WHAT IS EXPECTED:
In the provided text, to what amount does memory fall after garbage collection once the allocation of "o" is removed?

PROVIDED TEXT:
---+---

The example from the first mail has to be incomplete, because the "version"
function is never declared. This makes the question kind of moot and I can
only speculate.
In the following example the variable "o" will keep the prototype alive
because it is still reachable. If the allocation of "o" (i.e. the fourth
line) is removed, then the GC reclaims the memory just fine when calling
the exposed "gc" function and it goes from 43MB down to 0.5MB again after
the GC. Hope this speculation helps anyways.
function version() {}
// This will cause version.prototype to be reachable via o.__proto__!
var o = new version();
for(var i = 0; i < 100000; i++) {
var buffer = [];
buffer.length = 100000;
version.prototype[i] = buffer;
}
version = undefined;
print("forcing GC!");
gc();
Best regards,
Michael
On Thu, Jun 27, 2013 at 6:46 PM, Lew Janyu <[email protected]> wrote:
> "version = undefined" seems not touch GC,
> but when I use "version.prototype = undefined", then the GC will
> collection immediately.

---+---

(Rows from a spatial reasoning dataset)
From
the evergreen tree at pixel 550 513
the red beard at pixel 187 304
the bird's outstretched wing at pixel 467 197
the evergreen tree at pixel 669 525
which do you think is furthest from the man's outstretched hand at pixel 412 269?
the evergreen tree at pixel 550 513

---+---

TASK RESPONSE:
It falls from 43MB down to 0.5MB.